## Text segment
──────────────────────────────

In the July/August/September timeframe, we saw yet more deterioration. In fact, I believe the September number for housing starts was roughly 1.2 million. We believe there's a lead/lag phenomena. Housing starts clearly drives our business. We believe there's an offset from the point that the housing start is begun to the point that our product actually is physically purchased and put into the house of about three-to-four months.
To answer your question, we were trending favorable after a pretty dramatic deterioration in our sales through our third quarter of last year. We were trending fairly flat to actually up a bit. And that's really where we were at during the first quarter. We believe we outperformed the market. The real question going forward is what, if any, impact does this additional deterioration housing starts have on our incoming.
Mark Cooper - Analyst
Okay, thank you.
Operator
(OPERATOR INSTRUCTIONS) Your next question comes from the line of Gerry Heffernan with Lord Abbett. Please, proceed.
Gerry Heffernan - Analyst
Good morning, gentlemen. Thank you for having the call here today.
Roger Fix - President & CEO
Good morning, Gerry.
Christian Storch - CFO, Treasurer
Good morning.
Gerry Heffernan - Analyst
Hey, I might have some questions here that also reflect being somewhat new to the story and still trying to get my arms around everything. To begin with, is there any seasonal factors of your quarterly results here? Is the first quarter any -- should be any stronger or weaker in any particular segment of the business?
Roger Fix - President & CEO
There is definitely some seasonality and to help you, Gerry, if you look at our long-term historicals, the seasonality is actually changing over time. With our current portfolio, the food service equipment business is obviously the largest piece. Most of the food service businesses tend to go with the building cycle. In other words, a lot of product go into new store fronts. A lot of those store fronts are obviously completed during the spring and summer/early fall timeframe.
So for food service, our fourth fiscal quarter and our first fiscal quarter tend to be the strongest. Again, if you go back and look at our historicals, we had different seasonality because of some of the discontinued operations. Most of the other businesses tend to be relatively non-cyclical, however -- particularly, you have business like Spincraft can be project driven. And so it can be lumpy. I should make the point that the ADP business can also be cyclic. It tends to be, again, spring/summer/early fall are our strongest periods there, as well.
Gerry Heffernan - Analyst
Right or it goes with the construction cycle, which is now out of cycle.
Roger Fix - President & CEO
Yeah, exactly.
Gerry Heffernan - Analyst
Okay, for -- since we're on ADP there -- we had a small profit in the quarter. Although we had a loss in the fourth quarter, so moving sequentially, that's a nice improvement. On relatively similar sales level, actually 26.3 versus 27.3, so a million more in this quarter. But you also said that this quarter in ADP had some costs associated with shutting down the Mexican facility. Can you give us any insight as to how much that would have been? I would imagine that is not something that would repeat in future periods.

──────────────────────────────

Saved data entries:

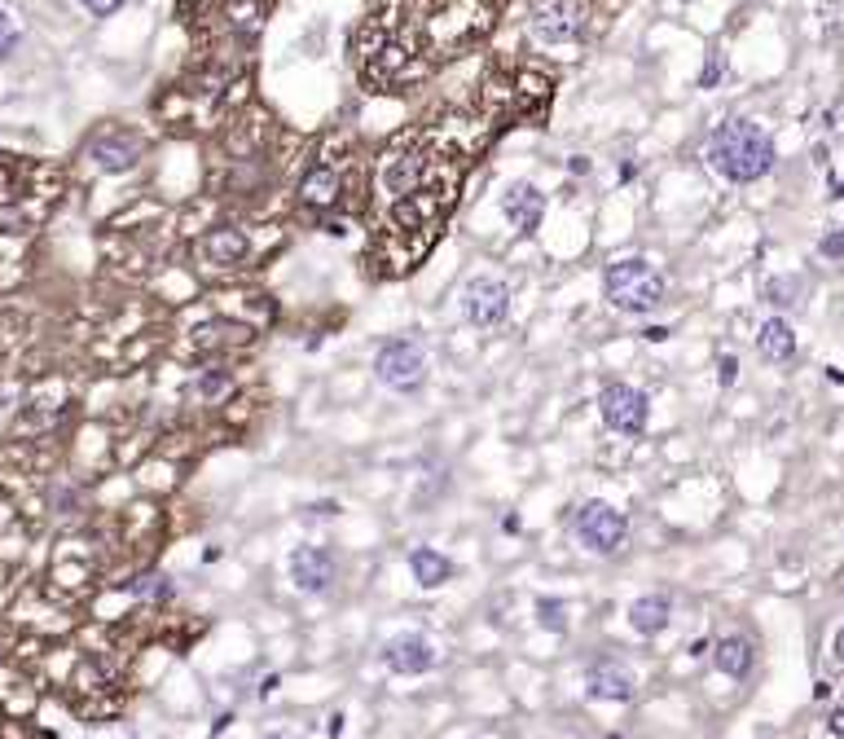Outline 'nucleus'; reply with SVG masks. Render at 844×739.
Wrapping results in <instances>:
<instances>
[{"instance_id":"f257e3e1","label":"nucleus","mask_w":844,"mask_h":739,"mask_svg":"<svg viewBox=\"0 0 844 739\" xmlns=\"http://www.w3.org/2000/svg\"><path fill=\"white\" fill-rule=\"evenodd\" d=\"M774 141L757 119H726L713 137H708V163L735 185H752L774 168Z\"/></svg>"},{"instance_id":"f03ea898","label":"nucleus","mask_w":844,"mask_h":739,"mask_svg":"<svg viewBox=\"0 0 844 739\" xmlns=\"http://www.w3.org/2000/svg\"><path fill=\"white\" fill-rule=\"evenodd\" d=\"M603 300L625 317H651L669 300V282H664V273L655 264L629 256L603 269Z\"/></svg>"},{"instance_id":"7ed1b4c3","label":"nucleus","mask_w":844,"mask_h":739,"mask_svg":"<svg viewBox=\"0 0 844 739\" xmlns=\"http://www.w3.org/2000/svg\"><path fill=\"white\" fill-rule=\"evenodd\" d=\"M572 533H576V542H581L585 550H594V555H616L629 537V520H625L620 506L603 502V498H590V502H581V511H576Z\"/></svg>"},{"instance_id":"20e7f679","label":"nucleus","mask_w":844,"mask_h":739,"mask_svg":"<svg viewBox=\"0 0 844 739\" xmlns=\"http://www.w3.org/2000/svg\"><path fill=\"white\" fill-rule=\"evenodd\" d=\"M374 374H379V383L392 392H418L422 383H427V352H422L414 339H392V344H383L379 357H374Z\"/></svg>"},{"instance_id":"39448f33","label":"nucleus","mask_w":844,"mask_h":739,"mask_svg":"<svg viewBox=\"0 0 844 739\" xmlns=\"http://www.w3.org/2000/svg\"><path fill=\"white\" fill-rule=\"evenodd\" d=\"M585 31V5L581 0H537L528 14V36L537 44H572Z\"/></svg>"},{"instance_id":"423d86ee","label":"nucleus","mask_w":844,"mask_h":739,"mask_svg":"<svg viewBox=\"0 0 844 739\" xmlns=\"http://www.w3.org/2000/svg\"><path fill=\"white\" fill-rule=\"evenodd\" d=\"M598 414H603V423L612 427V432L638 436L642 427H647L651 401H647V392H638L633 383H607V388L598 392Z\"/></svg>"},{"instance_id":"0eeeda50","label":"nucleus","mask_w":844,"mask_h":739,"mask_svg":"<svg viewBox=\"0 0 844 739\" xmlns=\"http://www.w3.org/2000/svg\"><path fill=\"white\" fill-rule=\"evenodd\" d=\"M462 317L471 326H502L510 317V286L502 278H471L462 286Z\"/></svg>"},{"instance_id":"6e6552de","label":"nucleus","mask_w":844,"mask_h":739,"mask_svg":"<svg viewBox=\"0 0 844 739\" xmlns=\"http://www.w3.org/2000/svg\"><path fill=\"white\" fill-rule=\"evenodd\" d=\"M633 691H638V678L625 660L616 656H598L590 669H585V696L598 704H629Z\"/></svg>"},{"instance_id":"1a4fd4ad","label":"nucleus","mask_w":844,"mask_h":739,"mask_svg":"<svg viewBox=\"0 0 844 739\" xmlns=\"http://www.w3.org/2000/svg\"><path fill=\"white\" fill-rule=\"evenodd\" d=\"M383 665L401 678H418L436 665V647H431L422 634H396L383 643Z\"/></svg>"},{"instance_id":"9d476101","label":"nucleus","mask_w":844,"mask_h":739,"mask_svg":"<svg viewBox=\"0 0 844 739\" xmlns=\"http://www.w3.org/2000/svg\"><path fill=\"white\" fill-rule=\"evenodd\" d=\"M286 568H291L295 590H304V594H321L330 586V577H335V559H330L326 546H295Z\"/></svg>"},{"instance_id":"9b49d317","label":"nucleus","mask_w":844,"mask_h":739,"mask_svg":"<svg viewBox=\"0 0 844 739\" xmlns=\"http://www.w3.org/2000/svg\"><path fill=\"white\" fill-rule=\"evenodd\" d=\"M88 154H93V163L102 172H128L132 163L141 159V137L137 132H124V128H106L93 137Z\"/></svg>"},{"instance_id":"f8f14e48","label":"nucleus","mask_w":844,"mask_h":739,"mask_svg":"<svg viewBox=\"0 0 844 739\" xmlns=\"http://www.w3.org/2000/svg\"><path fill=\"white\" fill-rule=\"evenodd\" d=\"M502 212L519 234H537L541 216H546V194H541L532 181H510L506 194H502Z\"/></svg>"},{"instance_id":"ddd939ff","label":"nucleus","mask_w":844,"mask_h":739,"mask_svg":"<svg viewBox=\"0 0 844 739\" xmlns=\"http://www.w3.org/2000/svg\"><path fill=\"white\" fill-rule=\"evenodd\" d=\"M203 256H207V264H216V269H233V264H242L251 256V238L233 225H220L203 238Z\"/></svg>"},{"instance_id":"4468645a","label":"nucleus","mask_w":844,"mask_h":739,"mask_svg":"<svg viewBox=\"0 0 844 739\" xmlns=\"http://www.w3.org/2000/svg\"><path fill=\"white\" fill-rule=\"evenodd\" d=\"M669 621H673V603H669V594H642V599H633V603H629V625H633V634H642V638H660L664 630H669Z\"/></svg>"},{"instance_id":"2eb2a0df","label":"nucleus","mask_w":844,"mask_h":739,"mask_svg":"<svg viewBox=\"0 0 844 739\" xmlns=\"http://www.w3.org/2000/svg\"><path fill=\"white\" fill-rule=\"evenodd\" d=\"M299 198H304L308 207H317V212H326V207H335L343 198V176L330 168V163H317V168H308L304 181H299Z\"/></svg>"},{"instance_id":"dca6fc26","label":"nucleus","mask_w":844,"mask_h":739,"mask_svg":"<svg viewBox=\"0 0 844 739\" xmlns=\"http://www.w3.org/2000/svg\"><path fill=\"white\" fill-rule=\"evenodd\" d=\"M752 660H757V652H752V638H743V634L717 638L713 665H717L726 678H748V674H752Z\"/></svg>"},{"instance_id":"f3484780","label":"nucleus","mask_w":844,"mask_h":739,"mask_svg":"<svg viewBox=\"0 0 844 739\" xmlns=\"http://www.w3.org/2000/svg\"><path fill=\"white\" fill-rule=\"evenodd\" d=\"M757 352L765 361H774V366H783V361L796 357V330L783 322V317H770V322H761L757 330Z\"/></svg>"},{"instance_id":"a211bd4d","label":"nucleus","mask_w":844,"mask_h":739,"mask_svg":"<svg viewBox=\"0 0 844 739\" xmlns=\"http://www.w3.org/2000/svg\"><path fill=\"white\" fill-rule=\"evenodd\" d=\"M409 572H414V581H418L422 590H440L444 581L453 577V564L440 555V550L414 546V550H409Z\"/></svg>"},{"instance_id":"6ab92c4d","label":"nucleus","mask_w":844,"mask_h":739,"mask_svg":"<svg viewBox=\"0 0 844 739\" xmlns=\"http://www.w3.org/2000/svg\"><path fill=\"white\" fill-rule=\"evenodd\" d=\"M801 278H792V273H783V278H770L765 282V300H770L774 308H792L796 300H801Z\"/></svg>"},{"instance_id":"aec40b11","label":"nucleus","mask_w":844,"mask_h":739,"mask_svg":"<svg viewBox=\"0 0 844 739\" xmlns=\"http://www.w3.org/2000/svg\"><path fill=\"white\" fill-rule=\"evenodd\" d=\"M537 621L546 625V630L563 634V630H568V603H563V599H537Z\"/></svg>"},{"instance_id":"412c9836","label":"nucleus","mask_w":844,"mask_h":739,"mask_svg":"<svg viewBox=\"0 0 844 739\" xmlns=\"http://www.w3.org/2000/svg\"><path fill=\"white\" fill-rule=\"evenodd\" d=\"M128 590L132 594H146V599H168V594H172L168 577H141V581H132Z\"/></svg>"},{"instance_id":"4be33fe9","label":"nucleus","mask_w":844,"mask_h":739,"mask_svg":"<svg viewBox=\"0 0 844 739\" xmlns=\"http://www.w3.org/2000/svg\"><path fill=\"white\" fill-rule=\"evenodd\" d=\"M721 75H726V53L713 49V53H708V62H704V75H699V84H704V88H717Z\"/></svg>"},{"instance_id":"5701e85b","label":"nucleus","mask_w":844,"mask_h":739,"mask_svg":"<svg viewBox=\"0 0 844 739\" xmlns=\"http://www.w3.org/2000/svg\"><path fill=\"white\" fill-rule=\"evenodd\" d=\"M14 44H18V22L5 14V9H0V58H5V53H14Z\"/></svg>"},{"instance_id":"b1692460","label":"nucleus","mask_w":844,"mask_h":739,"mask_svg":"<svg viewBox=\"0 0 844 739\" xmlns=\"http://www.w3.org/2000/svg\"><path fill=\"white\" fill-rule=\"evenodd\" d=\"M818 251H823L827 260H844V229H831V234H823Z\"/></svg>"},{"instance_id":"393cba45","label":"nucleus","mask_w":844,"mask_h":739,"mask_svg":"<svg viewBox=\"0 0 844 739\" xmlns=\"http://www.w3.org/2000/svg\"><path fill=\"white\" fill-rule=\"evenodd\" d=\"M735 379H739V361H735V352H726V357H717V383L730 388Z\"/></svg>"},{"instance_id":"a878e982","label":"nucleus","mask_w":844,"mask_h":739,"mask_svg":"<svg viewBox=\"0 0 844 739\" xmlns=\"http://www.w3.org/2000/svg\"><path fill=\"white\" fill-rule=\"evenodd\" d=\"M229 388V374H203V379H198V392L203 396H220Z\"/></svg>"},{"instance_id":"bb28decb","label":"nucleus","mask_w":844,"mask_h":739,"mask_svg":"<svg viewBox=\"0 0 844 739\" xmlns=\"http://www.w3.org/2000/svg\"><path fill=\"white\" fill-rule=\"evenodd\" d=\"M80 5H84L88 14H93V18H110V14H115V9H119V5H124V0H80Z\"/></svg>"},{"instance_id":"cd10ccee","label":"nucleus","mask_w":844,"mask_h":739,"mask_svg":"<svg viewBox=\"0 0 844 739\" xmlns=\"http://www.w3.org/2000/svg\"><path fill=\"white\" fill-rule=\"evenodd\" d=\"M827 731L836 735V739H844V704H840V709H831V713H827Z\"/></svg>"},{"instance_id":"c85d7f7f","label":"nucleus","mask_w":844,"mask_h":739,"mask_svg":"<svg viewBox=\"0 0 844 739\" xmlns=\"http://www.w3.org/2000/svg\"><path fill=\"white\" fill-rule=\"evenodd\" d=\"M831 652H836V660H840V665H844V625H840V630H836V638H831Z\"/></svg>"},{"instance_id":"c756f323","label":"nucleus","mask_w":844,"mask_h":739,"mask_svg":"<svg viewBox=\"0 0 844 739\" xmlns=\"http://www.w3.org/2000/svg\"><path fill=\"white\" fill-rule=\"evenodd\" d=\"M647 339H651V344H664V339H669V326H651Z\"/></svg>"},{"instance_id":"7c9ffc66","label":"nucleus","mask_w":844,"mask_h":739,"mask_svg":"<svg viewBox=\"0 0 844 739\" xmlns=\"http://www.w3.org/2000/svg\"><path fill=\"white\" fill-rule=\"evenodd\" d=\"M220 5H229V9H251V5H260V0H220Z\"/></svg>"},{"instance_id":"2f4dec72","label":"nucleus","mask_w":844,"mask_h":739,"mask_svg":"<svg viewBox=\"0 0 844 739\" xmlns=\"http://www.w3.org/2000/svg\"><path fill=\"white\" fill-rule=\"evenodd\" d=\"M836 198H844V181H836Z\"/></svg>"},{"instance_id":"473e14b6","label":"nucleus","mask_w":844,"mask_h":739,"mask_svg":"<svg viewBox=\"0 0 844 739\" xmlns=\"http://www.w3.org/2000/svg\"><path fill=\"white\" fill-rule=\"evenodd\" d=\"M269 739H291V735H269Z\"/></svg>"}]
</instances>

──────────────────────────────

## Tasks
[1] According to the call transcript, which two fiscal quarters tend to be the strongest for food service?
[2] Pull out every line of the entries that contains the string "instances", matching case.

## Answers given
[1] The fourth fiscal quarter and the first fiscal quarter.

[2]
Wrapping results in <instances>:
<instances>
</instances>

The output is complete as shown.